Western Digital sees future written on disks, not clouds - astrec
http://www.theregister.co.uk/2008/10/15/wd_on_flash_and_cloud/print.html

======
13ren
The article has no discussion of "disruption", when HDD vs. SDD looks like a
classic case of it. The key empirical data of "The Innovators Dilemma" (which
coined the term "disruptive technology") was on the evolution of the HDD
market.

The article's analysis is correct - for today. It doesn't take into account
the trajectory of improvements: all three technologies are improving (HDD,
STEC and thumb drives) at a greater rate than the _need_ for those
improvements. Although HDD will still be _better_ for some features, the other
technologies will be _adequate_ for the user need for those features - and
will supply other valued benefits, that HDD lacks.

Specifically:

(1). USB flash drives will eventually have _enough_ capacity for most needs -
while staying at about $20. HDD will have much more capacity but it's not
needed, and it simply can't match the per-unit price.

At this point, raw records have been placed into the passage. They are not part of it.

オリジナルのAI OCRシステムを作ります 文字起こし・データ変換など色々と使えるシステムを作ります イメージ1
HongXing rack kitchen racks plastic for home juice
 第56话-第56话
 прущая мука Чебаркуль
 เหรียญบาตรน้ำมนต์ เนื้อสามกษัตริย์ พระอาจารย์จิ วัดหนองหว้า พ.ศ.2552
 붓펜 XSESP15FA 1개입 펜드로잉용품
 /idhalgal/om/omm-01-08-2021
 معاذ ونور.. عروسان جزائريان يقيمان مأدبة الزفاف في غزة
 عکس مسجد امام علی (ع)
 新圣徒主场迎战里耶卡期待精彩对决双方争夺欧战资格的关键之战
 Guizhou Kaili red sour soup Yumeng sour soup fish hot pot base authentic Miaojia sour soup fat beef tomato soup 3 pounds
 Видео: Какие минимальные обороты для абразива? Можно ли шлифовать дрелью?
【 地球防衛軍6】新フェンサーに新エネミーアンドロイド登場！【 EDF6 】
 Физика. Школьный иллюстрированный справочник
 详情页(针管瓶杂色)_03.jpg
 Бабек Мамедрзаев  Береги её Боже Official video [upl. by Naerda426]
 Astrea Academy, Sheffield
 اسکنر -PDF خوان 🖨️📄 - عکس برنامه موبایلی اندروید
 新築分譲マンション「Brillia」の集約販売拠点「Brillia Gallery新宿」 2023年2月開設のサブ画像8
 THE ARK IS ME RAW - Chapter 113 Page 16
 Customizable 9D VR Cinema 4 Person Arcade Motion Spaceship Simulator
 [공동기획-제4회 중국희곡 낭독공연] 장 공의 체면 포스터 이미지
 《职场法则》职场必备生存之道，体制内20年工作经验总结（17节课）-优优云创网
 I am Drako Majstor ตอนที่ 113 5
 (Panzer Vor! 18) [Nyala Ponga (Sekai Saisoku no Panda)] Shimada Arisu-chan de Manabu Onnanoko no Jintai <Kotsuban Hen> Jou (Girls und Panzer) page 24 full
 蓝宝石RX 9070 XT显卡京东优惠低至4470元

(2). STEC will eventually get cheap _enough_ for most needs - but keep the
high performance. HDD will be even cheaper but it's not needed, and it simply
can't match the performance.

HDD will still have advantages that make it preferable for some usages - for
one thing, I think it will probably become the new archive tape. It has cheap
capacity and fast sequential writes and reads (I saw two brands of 500GB USB
HHD for backup today in a mainstream retail outlet (post office), for about
$150 AUD).

And perhaps new approaches will become more popular, that fit this well - such
as journaling file-systems. If capacity becomes cheap _enough_ , why not store
everything and never delete? (like Gmail).